There are two popular formulations of Moore's Law:

The most popular formulation [of Moore's Law] is the doubling of the number of transistors on integrated circuits every 18 months. At the end of the 1970s, Moore's Law became known as the limit for the number of transistors on the most complex chips. However, it is also common to cite Moore's Law to refer to the rapidly continuing advance in computing power per unit cost, because transistor count is also a rough measure of computer processing power.

The number of transistors on a CPU hasn't actually been doubling every 18 months; it's been doubling every 24 months. Here's a graph of the transistor count of each major Intel x86 chip family release from 1971 to 2006:

Intel x86 transistor counts, 1971-2006

The dotted line is the predicted transistor count if you doubled the 2,300 transistors from the Intel 4004 chip every two years since 1971.

That's why I prefer the second, looser definition of Moore's law: dramatic increases in computing power per unit cost. If you're a stickler for detail, there's an extensive investigation of Moore's law at Ars Technica you can refer to.

But how do we correlate Moore's Law-- the inexorable upward spiral of raw transistor counts-- with performance in practical terms? Personally, I like to look at benchmarks that use "typical" PC applications, such as SysMark 2004. According to page 14 of this PDF, SysMark 2004 scores are calibrated to a reference system: a Pentium 4 2.0 GHz. The reference system scores 100. Thus, a system which scores 200 in SysMark 2004 will be twice as fast as the reference system.

So, what was the first new CPU to double the performance of the SysMark 2004 reference system with a perfect 200? The Pentium 4 "Extreme Edition" 3.2 GHz scores 197 on the SysMark 2004 office benchmark in this set of Tom's Hardware benchmarks.
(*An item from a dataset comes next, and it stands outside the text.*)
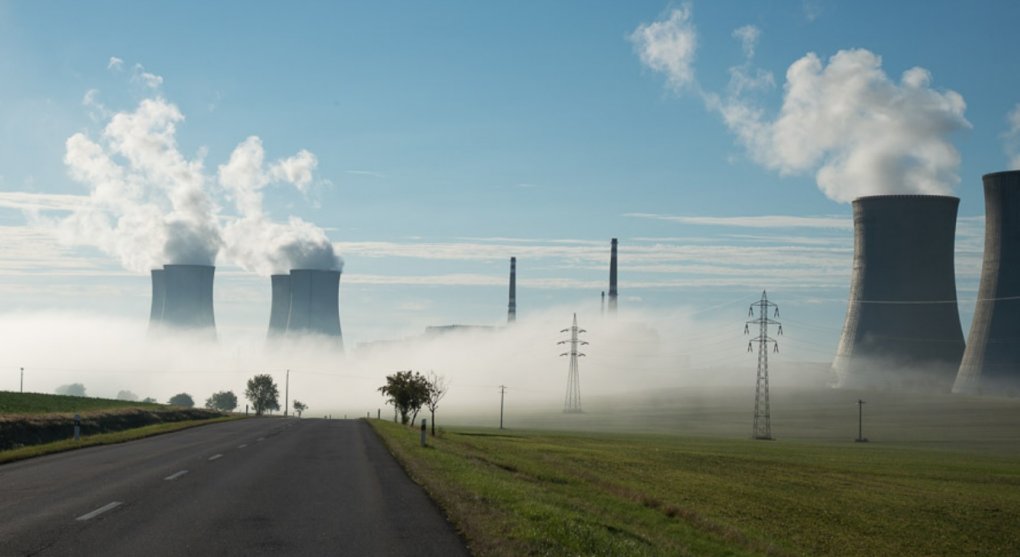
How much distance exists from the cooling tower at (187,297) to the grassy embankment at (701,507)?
112910 millimetres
Let's compare the release dates of these two CPUs:

Pentium 4 2.0 GHzAugust 27th, 2001
Pentium 4EE 3.2 GHzNovember 3rd, 2003

It took 26 months to double real world performance in SysMark 2004. That tracks almost exactly with the doubling of transistor counts every 24 months.

This isn't a perfect comparison, since other parts of the PC get faster at different rates. But it's certainly a good indication that CPU transistor count is fairly reliable indicator of overall performance.